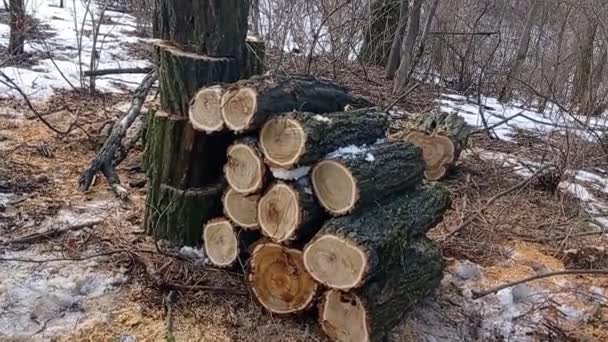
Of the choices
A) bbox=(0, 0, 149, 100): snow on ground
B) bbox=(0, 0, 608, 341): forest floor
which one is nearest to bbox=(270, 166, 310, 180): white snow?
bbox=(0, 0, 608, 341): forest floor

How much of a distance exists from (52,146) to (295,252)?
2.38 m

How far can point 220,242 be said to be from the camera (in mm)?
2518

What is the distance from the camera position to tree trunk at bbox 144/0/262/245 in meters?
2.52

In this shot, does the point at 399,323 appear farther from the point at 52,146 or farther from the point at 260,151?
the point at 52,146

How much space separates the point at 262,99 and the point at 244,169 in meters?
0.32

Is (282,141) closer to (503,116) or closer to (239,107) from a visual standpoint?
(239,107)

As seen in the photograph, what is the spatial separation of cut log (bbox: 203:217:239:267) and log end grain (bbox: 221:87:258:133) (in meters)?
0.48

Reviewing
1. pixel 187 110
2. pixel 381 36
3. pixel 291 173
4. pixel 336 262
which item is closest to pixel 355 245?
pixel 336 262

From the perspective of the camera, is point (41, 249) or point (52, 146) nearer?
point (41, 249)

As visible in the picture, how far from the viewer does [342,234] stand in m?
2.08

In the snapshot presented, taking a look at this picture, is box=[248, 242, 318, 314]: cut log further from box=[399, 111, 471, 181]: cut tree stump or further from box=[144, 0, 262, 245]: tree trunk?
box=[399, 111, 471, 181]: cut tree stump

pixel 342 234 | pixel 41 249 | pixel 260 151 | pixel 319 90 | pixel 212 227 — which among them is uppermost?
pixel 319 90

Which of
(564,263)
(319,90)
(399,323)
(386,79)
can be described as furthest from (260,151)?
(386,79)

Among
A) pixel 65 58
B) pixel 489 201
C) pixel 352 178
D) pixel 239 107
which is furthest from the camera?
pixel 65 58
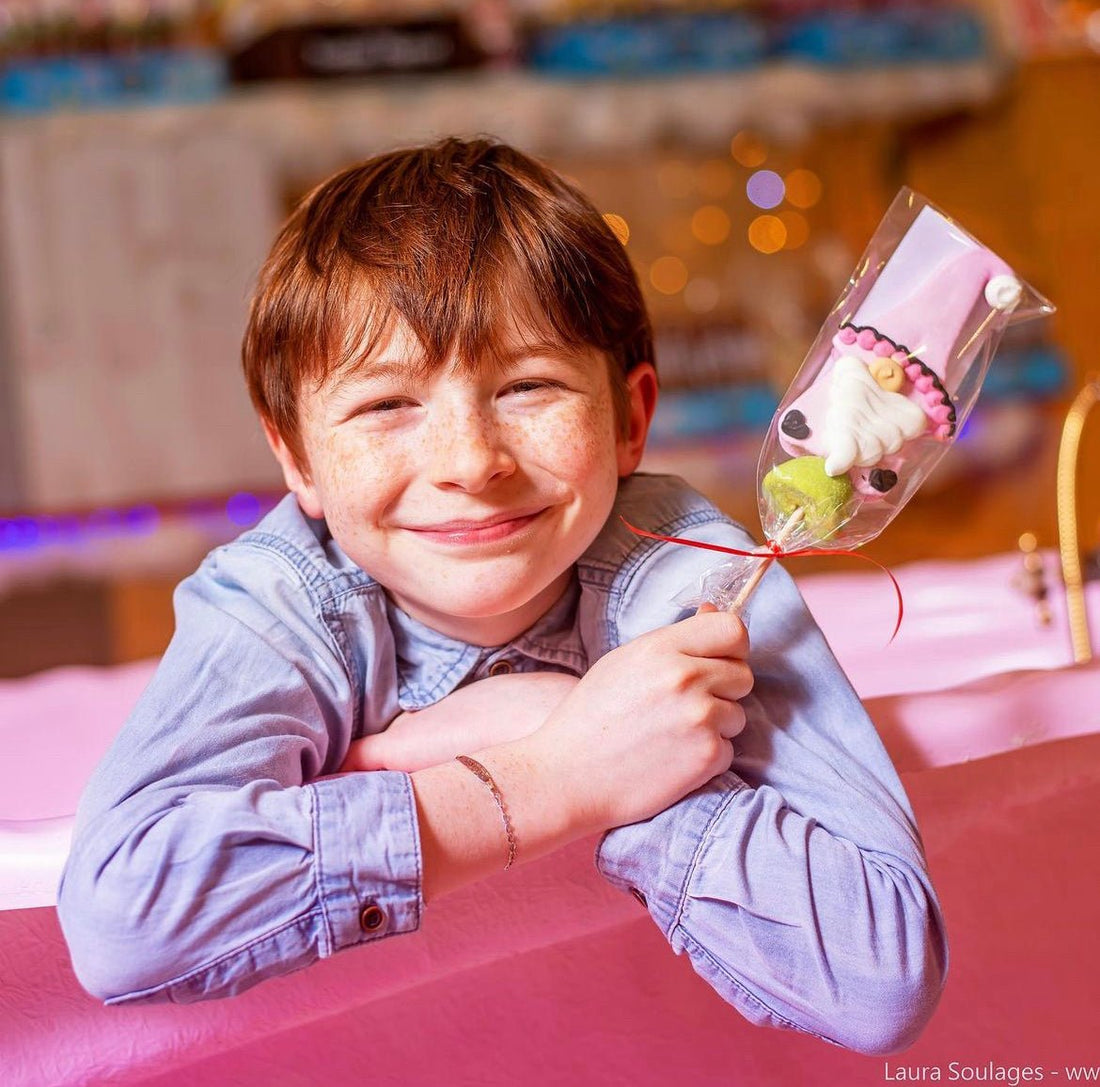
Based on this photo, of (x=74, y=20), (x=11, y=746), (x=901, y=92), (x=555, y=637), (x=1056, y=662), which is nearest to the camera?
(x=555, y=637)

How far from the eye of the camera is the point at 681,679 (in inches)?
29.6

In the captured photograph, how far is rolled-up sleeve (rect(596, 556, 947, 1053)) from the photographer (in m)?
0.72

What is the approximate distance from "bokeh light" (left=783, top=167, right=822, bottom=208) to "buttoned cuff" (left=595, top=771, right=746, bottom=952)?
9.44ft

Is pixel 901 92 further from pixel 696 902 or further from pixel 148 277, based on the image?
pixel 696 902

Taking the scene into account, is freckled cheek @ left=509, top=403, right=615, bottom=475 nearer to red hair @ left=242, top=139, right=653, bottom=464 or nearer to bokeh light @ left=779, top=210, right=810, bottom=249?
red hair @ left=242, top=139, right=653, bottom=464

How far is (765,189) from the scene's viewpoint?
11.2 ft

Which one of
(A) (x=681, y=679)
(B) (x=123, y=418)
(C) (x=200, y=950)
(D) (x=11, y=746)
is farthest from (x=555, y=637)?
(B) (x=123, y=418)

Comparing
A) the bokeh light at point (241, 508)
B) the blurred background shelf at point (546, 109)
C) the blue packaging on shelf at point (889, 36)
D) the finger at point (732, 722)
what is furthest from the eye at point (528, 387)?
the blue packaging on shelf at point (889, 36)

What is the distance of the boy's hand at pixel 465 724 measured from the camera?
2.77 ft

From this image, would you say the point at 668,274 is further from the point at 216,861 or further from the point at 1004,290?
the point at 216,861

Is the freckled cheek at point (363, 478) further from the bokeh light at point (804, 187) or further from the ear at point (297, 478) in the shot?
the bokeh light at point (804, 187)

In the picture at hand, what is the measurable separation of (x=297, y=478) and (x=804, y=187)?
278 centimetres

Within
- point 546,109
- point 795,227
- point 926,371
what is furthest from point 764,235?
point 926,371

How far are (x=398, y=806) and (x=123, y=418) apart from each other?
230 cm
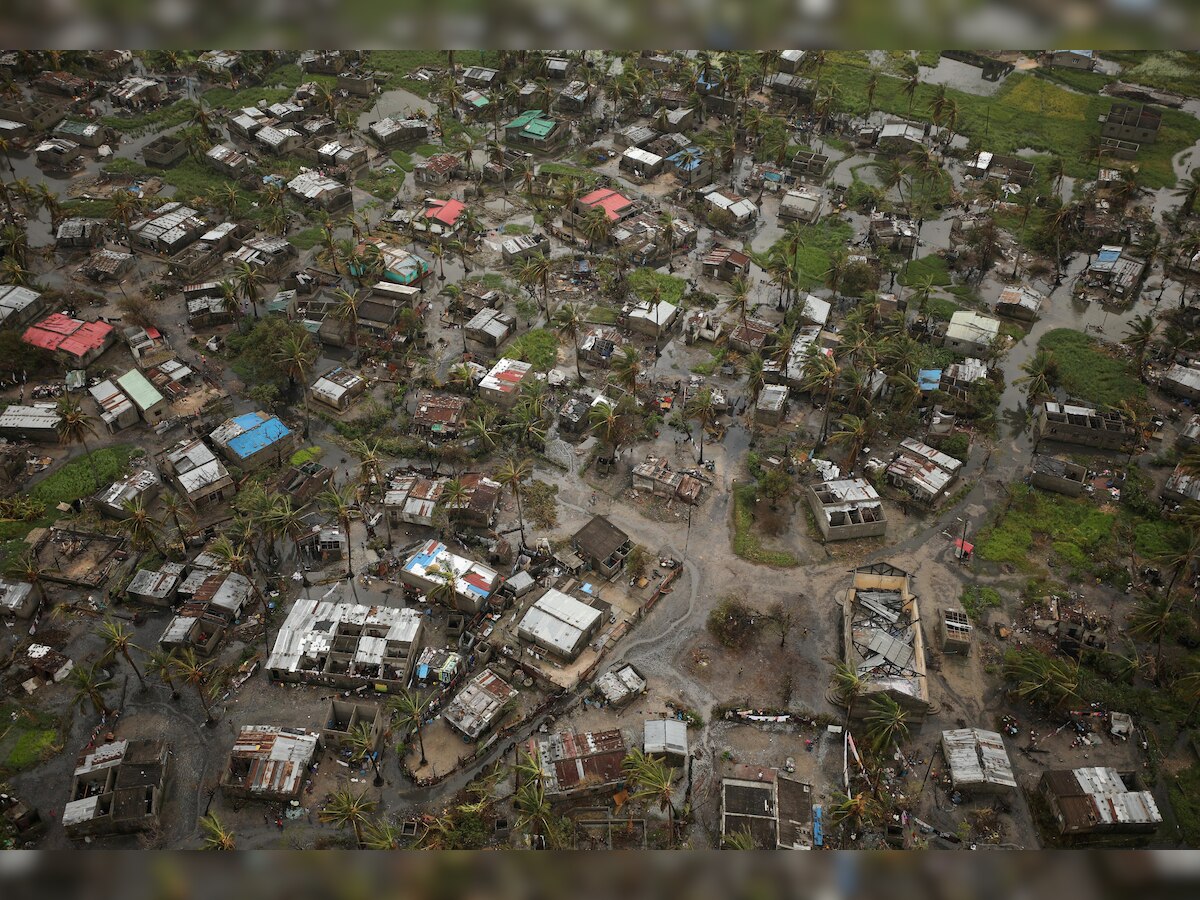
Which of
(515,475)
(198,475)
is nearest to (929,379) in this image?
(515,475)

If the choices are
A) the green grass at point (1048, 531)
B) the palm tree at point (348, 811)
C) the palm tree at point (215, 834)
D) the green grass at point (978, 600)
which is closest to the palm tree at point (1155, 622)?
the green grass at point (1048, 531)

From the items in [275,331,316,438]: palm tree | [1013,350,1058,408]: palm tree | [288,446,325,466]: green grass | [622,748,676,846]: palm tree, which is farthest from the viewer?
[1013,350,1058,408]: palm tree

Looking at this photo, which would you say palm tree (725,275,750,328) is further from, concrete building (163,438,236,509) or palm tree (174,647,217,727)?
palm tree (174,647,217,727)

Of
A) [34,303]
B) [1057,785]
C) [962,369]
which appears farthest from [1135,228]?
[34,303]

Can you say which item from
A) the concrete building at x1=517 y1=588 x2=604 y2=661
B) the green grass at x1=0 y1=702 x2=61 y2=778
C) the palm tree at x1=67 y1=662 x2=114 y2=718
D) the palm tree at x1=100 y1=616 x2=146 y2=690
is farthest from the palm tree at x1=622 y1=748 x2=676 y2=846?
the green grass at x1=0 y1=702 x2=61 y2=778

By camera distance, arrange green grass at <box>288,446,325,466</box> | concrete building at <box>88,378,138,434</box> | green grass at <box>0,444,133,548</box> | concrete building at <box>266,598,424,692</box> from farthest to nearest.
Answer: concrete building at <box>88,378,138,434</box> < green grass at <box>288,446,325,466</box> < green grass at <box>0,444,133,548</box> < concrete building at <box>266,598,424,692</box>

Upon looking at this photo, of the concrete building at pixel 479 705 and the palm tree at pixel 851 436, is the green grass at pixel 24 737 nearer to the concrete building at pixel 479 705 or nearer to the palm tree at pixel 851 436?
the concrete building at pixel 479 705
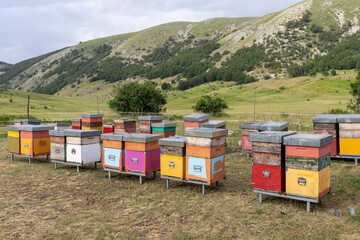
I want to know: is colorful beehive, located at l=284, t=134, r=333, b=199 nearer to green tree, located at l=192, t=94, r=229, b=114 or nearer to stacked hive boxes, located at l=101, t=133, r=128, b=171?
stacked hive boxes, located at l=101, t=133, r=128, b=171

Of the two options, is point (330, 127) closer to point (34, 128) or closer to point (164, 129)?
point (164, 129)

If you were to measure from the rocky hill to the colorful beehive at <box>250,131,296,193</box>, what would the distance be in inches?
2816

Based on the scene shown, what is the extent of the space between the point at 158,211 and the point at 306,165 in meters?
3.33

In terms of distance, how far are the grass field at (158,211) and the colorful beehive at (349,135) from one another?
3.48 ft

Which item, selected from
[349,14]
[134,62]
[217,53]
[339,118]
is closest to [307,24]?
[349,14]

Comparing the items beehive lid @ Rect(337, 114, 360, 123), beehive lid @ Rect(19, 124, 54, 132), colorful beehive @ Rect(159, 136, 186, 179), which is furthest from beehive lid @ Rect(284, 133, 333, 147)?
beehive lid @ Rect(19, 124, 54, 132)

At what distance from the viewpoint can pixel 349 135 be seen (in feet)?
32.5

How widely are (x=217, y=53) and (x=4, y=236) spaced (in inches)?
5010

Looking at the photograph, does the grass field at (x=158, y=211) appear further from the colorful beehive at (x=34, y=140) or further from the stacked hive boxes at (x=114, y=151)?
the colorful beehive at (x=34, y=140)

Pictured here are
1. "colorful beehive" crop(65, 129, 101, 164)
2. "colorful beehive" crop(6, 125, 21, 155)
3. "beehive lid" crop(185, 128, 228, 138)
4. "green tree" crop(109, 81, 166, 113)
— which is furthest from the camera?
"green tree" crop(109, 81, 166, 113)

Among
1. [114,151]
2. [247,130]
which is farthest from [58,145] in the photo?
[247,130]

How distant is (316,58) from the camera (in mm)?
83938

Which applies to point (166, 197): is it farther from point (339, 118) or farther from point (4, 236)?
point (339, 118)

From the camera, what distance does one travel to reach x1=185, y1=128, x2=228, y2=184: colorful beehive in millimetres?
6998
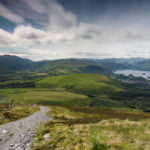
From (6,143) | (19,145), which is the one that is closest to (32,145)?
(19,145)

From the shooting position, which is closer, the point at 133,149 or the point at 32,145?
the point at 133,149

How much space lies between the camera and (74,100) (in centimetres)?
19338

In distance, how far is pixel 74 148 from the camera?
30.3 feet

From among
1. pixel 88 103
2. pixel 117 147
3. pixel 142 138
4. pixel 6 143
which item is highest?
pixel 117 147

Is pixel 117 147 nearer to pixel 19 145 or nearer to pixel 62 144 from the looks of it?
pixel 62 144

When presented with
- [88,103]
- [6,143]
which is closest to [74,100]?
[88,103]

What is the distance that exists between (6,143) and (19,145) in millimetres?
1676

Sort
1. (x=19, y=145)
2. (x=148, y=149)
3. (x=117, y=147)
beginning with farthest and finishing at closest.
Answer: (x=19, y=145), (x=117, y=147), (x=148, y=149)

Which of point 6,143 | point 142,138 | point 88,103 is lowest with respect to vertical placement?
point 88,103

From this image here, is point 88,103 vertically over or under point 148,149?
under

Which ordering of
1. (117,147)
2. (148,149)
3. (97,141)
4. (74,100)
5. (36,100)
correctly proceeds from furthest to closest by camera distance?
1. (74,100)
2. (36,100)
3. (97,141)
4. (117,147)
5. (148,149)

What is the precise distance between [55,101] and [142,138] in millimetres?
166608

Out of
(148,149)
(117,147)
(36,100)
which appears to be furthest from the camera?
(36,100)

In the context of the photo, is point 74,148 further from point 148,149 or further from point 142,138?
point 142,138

◇ ◇ ◇

#### [EXERCISE OBJECTIVE]
Extract every line from the one containing "Which of point" through the last line of the data, inclusive, exactly as written.

#### [SOLUTION TO THIS EXERCISE]
Which of point 6,143 | point 142,138 | point 88,103 is lowest with respect to vertical placement?
point 88,103

From this image here, is point 88,103 vertically over or under point 148,149?
under

Which ordering of
1. (117,147)
2. (148,149)
3. (97,141)
4. (74,100)
5. (36,100)
correctly proceeds from furthest to closest by camera distance?
1. (74,100)
2. (36,100)
3. (97,141)
4. (117,147)
5. (148,149)

What is the precise distance between [55,101] and [142,138] in millimetres?
166608

Out of
(148,149)
(117,147)
(36,100)
which appears to be furthest from the camera?
(36,100)

In the context of the photo, is point 74,148 further from point 148,149 or further from point 142,138?
point 142,138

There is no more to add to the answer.